Reading passage:
━━━━━━━━━━━━━━━━
Today in history corner, we remember the dissolution of the Special Anti-Robbery Squad (SARS), of the Nigerian Police Force (NPF), by the then Inspector General of Police, Mohammed Adamu, following the requests from the ongoing nationwide protest. The action was greeted with mixed feelings. Today also we remember an earthquake that claimed hundreds of thousands. We also remember the letter written to the United States’ president by Albert Einstein on the need for atomic bomb, as well as the renaming of the US’ seat of power to “The White House”. These and more have we brought for you today,
Enjoy!!!
October 11, 1138
Earthquake in Aleppo, Syria, killed an estimated 230,000.
October 11, 1521
Pope Leo X titled King Henry VIII of England "Defender of the Faith".
October 11, 1634
Burchardi flood - "the second Grote Mandrenke" killed about 15,000 in North Friesland, Denmark and Germany.
━━━━━━━━━━━━━━━━
Problem set:
(a) Name every person the today-in-history passage mentions by name.
(b) Using the today-in-history passage, answer each question on its own line:
(i) Who dissolved the Special Anti-Robbery Squad?
(ii) About how many people did the 1138 earthquake in Aleppo kill?
(iii) What title did Pope Leo X give King Henry VIII?
(c) Repeat the part of the today-in-history passage between "Today in history" and "Denmark and Germany.", inclusive.
The listing has no connection to the today-in-history passage.

Stored data:
━━━━━━━━━━━━━━━━
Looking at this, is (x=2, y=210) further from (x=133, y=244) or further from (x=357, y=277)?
━━━━━━━━━━━━━━━━
Expected results:
(a) Mohammed Adamu, Albert Einstein, Pope Leo X, King Henry VIII

(b)
(i) Mohammed Adamu, the then Inspector General of Police
(ii) An estimated 230,000
(iii) "Defender of the Faith"

(c)
Today in history corner, we remember the dissolution of the Special Anti-Robbery Squad (SARS), of the Nigerian Police Force (NPF), by the then Inspector General of Police, Mohammed Adamu, following the requests from the ongoing nationwide protest. The action was greeted with mixed feelings. Today also we remember an earthquake that claimed hundreds of thousands. We also remember the letter written to the United States’ president by Albert Einstein on the need for atomic bomb, as well as the renaming of the US’ seat of power to “The White House”. These and more have we brought for you today,
Enjoy!!!
October 11, 1138
Earthquake in Aleppo, Syria, killed an estimated 230,000.
October 11, 1521
Pope Leo X titled King Henry VIII of England "Defender of the Faith".
October 11, 1634
Burchardi flood - "the second Grote Mandrenke" killed about 15,000 in North Friesland, Denmark and Germany.